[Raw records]
• • • • • • •

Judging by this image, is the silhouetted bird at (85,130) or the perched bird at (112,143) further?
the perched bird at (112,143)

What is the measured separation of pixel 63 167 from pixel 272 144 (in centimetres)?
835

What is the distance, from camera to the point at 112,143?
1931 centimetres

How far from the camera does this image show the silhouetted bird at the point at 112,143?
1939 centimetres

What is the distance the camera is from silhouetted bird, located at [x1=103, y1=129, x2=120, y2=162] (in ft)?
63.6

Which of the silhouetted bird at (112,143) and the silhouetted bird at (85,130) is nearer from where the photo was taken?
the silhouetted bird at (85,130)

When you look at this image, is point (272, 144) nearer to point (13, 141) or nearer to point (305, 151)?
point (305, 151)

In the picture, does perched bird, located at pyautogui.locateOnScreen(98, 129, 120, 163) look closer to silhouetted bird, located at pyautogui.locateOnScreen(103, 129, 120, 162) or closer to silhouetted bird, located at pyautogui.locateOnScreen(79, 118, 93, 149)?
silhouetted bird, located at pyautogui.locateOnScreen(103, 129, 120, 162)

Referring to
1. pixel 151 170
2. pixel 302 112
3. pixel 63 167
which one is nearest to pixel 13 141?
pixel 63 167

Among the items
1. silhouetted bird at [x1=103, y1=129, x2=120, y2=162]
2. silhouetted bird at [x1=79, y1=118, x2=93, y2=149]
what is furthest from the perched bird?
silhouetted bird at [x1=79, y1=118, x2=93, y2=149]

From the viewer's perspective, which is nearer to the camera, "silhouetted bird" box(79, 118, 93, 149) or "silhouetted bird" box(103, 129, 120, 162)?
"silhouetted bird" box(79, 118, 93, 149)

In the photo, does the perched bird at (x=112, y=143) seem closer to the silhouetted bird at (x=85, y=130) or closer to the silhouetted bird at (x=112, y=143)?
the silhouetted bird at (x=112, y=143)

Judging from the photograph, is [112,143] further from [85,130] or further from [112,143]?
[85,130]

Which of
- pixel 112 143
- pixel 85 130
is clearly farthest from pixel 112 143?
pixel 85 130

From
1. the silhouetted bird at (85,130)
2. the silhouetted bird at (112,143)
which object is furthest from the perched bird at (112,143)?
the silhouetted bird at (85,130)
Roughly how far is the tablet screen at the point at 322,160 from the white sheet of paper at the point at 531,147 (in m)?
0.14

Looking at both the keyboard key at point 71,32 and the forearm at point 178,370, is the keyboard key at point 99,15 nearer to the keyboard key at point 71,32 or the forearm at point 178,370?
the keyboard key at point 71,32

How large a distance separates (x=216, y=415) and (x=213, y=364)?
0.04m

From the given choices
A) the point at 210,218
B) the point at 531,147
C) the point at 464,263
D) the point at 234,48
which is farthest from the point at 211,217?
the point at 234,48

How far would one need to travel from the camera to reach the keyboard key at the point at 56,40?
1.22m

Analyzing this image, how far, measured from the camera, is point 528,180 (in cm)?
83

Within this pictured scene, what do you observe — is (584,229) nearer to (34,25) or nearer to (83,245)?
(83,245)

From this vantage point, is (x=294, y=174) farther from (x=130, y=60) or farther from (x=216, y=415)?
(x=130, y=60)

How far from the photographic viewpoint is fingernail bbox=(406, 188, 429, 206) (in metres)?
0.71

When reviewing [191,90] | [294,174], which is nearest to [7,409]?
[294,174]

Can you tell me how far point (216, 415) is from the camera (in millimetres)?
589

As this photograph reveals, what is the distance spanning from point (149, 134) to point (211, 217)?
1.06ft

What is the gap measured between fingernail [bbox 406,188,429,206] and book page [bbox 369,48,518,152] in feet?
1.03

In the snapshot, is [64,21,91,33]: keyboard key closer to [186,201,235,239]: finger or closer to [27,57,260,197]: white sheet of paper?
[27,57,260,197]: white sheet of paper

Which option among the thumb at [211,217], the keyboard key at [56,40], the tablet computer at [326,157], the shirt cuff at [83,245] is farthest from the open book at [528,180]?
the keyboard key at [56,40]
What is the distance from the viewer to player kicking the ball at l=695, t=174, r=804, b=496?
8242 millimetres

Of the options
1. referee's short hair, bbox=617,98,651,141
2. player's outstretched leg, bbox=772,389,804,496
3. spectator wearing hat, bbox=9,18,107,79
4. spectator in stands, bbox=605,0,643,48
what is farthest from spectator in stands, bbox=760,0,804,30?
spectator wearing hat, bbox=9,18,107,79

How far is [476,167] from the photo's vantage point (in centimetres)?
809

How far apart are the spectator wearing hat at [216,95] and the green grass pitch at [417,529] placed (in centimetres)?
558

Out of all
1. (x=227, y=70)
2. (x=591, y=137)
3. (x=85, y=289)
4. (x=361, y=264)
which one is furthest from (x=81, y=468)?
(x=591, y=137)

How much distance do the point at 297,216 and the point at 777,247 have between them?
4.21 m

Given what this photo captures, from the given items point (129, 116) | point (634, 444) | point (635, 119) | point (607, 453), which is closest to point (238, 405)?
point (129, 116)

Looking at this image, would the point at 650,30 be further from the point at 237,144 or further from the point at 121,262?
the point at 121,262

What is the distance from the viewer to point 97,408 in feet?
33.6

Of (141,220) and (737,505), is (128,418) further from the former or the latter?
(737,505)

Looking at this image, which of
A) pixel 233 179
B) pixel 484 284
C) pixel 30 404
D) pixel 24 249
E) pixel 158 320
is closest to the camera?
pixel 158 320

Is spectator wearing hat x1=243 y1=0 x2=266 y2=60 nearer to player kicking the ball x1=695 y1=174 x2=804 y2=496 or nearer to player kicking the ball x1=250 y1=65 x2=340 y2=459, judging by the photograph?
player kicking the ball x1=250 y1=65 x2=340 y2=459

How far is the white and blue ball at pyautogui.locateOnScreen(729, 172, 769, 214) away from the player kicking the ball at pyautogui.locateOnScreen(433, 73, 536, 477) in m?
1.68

• • • • • • •

* Work instructions: Print all of the records above word for word, leaving nothing out and changing nothing.

* Correct answer:
Judging by this image, is the silhouetted bird at (85,130) or the perched bird at (112,143) further?
the perched bird at (112,143)

What is the measured separation of pixel 63 167 from pixel 272 144 (in centimetres)?
835

What is the distance, from camera to the point at 112,143?
1931 centimetres

How far from the camera does this image show the silhouetted bird at the point at 112,143?
1939 centimetres

What is the distance the camera is from silhouetted bird, located at [x1=103, y1=129, x2=120, y2=162] (in ft)?
63.6

Which of the silhouetted bird at (112,143) and the silhouetted bird at (85,130) is nearer from where the photo was taken?
the silhouetted bird at (85,130)

When you look at this image, is point (272, 144) nearer to point (13, 141) or nearer to point (305, 151)?
point (305, 151)

In the picture, does perched bird, located at pyautogui.locateOnScreen(98, 129, 120, 163) look closer to silhouetted bird, located at pyautogui.locateOnScreen(103, 129, 120, 162) or closer to silhouetted bird, located at pyautogui.locateOnScreen(79, 118, 93, 149)?
silhouetted bird, located at pyautogui.locateOnScreen(103, 129, 120, 162)

Referring to
1. pixel 151 170
2. pixel 302 112
3. pixel 63 167
which one is nearest to pixel 13 141?
pixel 63 167

Among the items
1. silhouetted bird at [x1=103, y1=129, x2=120, y2=162]
2. silhouetted bird at [x1=79, y1=118, x2=93, y2=149]
what is furthest from the perched bird?
silhouetted bird at [x1=79, y1=118, x2=93, y2=149]

From the viewer's perspective, which is nearer to the camera, "silhouetted bird" box(79, 118, 93, 149) or "silhouetted bird" box(103, 129, 120, 162)?
"silhouetted bird" box(79, 118, 93, 149)

In the photo, does the perched bird at (x=112, y=143) seem closer to the silhouetted bird at (x=85, y=130) or closer to the silhouetted bird at (x=112, y=143)?
the silhouetted bird at (x=112, y=143)

Judging from the photograph, is [112,143] further from [85,130] or further from [112,143]?
[85,130]

Which of
- pixel 112 143
- pixel 85 130
is clearly farthest from pixel 112 143?
pixel 85 130

From
1. the silhouetted bird at (85,130)
2. the silhouetted bird at (112,143)
which object is furthest from the perched bird at (112,143)?
the silhouetted bird at (85,130)
Roughly how far is the tablet screen at the point at 322,160 from the white sheet of paper at the point at 531,147 (in m)?
0.14

Looking at both the keyboard key at point 71,32 and the forearm at point 178,370, is the keyboard key at point 99,15 nearer to the keyboard key at point 71,32 or the forearm at point 178,370?
the keyboard key at point 71,32

How large a distance separates (x=216, y=415) and (x=213, y=364)?
0.04m

From the given choices
A) the point at 210,218
B) the point at 531,147
C) the point at 464,263
D) the point at 234,48
which is farthest from the point at 211,217?
the point at 234,48

How far would one need to travel from the camera to reach the keyboard key at the point at 56,40?
1.22m

Analyzing this image, how far, measured from the camera, is point 528,180 (in cm)?
83

Within this pictured scene, what do you observe — is (584,229) nearer to (34,25) or nearer to (83,245)?
(83,245)

From this vantage point, is (x=294, y=174) farther from (x=130, y=60) or farther from (x=216, y=415)?
(x=130, y=60)

How far from the photographic viewpoint is fingernail bbox=(406, 188, 429, 206) (in metres)?
0.71

When reviewing [191,90] | [294,174], which is nearest to [7,409]?
[294,174]

Can you tell me how far point (216, 415) is from the camera (in millimetres)?
589

As this photograph reveals, what is the distance spanning from point (149, 134) to point (211, 217)?
1.06ft

What is the gap measured between fingernail [bbox 406,188,429,206] and book page [bbox 369,48,518,152] in feet?
1.03

In the snapshot, is [64,21,91,33]: keyboard key closer to [186,201,235,239]: finger or closer to [27,57,260,197]: white sheet of paper?
[27,57,260,197]: white sheet of paper

Which option among the thumb at [211,217], the keyboard key at [56,40], the tablet computer at [326,157], the shirt cuff at [83,245] is farthest from the open book at [528,180]?
the keyboard key at [56,40]
What is the distance from the viewer to player kicking the ball at l=695, t=174, r=804, b=496?
8242 millimetres

Of the options
1. referee's short hair, bbox=617,98,651,141
2. player's outstretched leg, bbox=772,389,804,496
3. spectator wearing hat, bbox=9,18,107,79
4. spectator in stands, bbox=605,0,643,48
what is farthest from spectator in stands, bbox=760,0,804,30?
spectator wearing hat, bbox=9,18,107,79

How far is [476,167] from the photo's vantage point (in centimetres)?
809

How far apart are the spectator wearing hat at [216,95] and the green grass pitch at [417,529] placed (in centimetres)?
558

Out of all
1. (x=227, y=70)
2. (x=591, y=137)
3. (x=85, y=289)
4. (x=361, y=264)
which one is furthest from (x=81, y=468)?
(x=591, y=137)

How much distance do the point at 297,216 and the point at 777,247 have between them?
4.21 m

Given what this photo captures, from the given items point (129, 116) | point (634, 444) | point (635, 119) | point (607, 453), which is closest to point (238, 405)?
point (129, 116)

Looking at this image, would the point at 650,30 be further from the point at 237,144 or further from the point at 121,262?
the point at 121,262

What is the distance from the viewer to point 97,408 in feet?
33.6

Of (141,220) and (737,505), is (128,418) further from the former or the latter?
(737,505)

Looking at this image, which of
A) pixel 233 179
B) pixel 484 284
C) pixel 30 404
D) pixel 24 249
E) pixel 158 320
is closest to the camera?
pixel 158 320

Is spectator wearing hat x1=243 y1=0 x2=266 y2=60 nearer to player kicking the ball x1=695 y1=174 x2=804 y2=496 or nearer to player kicking the ball x1=250 y1=65 x2=340 y2=459, judging by the photograph?
player kicking the ball x1=250 y1=65 x2=340 y2=459

How far is the white and blue ball at pyautogui.locateOnScreen(729, 172, 769, 214) away from the player kicking the ball at pyautogui.locateOnScreen(433, 73, 536, 477) in m?
1.68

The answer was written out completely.